Per the plugin page:
Mark is an extension to the kakoune editor that allows highlighting all occurrences of one or several words in different colors.
Per the plugin page:
Mark is an extension to the kakoune editor that allows highlighting all occurrences of one or several words in different colors.
Yes. It’s a more powerful alternative to this snippet which can be found in mawww’s kakrc itself:
# Highlight the word under the cursor
# ───────────────────────────────────
declare-option -hidden regex curword
set-face global CurWord default,rgb:4a4a4a
hook global NormalIdle .* %{
eval -draft %{ try %{
exec <space><a-i>w <a-k>\A\w+\z<ret>
set-option buffer curword "\b\Q%val{selection}\E\b"
} catch %{
set-option buffer curword ''
} }
}
add-highlighter global/ dynregex '%opt{curword}' 0:CurWord
It mimics what can be found in a few other editors.
Some may find this snippet more distractive in rare cases, but if the highlight color is subtle enough it’s not that intrusive.
Wow, I gotta go through mawww’s kakrc. Looks like some gems are in there.
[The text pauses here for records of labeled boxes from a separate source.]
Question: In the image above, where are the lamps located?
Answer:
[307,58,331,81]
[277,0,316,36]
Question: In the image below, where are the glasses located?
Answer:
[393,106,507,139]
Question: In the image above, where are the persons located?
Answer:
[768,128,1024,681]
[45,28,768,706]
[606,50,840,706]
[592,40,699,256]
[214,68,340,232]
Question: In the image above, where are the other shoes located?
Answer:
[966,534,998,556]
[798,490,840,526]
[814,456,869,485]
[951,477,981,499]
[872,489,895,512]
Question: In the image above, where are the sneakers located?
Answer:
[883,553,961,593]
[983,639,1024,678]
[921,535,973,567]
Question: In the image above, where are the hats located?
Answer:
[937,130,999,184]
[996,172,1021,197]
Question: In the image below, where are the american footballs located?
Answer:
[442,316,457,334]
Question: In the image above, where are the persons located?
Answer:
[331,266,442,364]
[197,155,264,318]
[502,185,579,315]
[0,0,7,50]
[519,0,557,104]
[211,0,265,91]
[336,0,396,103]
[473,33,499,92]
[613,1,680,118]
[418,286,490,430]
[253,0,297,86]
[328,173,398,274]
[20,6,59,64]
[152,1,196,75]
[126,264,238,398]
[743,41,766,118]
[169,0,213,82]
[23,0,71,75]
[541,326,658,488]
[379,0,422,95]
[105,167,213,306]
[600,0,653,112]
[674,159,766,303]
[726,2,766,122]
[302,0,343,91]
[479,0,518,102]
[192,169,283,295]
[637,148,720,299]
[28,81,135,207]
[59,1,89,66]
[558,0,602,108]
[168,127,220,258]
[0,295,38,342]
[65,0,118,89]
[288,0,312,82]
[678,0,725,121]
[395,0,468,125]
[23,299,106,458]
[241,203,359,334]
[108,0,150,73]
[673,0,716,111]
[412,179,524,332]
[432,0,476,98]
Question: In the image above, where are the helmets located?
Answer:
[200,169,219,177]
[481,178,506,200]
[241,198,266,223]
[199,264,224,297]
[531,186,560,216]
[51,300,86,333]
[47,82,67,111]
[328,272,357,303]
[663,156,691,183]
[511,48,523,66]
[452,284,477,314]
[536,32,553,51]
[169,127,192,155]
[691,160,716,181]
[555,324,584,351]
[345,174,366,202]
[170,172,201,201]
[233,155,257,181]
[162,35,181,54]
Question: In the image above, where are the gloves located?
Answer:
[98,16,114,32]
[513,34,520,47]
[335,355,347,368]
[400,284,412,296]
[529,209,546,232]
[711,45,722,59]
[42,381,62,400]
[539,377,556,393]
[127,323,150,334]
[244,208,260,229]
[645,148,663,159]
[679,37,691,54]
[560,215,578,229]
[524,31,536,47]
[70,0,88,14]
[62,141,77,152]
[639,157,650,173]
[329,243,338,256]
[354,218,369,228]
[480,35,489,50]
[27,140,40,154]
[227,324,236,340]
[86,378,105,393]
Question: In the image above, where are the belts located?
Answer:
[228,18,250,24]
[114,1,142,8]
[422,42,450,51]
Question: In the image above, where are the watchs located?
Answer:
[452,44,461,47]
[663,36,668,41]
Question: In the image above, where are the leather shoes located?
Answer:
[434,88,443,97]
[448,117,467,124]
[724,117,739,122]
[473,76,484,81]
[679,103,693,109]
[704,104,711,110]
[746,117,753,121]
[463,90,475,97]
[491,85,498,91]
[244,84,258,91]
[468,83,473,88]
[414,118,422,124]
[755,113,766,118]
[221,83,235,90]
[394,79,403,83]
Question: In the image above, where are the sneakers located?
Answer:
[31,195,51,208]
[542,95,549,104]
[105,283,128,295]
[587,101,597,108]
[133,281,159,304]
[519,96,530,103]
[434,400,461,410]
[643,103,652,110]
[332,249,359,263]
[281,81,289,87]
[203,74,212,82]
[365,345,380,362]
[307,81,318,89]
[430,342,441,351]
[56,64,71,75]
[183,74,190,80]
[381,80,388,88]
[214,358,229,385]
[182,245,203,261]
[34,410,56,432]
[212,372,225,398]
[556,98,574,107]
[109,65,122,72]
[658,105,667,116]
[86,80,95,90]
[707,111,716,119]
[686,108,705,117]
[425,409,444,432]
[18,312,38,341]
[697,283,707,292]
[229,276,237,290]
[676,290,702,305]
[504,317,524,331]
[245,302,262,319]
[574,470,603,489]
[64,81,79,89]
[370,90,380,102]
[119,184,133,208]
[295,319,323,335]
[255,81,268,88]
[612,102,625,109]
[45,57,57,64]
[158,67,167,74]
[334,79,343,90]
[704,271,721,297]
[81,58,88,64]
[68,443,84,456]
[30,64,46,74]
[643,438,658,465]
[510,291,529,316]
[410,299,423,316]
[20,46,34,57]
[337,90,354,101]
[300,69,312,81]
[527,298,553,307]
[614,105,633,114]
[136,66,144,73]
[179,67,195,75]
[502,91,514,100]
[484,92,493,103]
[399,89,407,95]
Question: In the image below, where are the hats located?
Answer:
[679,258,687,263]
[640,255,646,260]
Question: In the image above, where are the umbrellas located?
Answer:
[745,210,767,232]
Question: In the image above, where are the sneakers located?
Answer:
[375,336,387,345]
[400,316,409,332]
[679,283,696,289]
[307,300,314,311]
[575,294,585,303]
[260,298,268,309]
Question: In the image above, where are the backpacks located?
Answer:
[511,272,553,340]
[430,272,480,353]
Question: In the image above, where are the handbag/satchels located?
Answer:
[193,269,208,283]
I like this snippet, but I’m not sure what’s the purpose of the <a-k>\A\w+\z<ret>
.
<a-i>w
should already select entire words (and fail if not on one), and it has the advantage of respecting extra_word_chars
, unlike \w.
This plugin is super useful, also note that you can mark custom pattern with
mark-pattern set 'regex'
I use it all the time
I think you are right, it can be removed now, because w will fail if it did not select a word, preventing the following commands from executing. I think I wrote it like that at a time where if the cursor was not on a word character, w would just do nothing.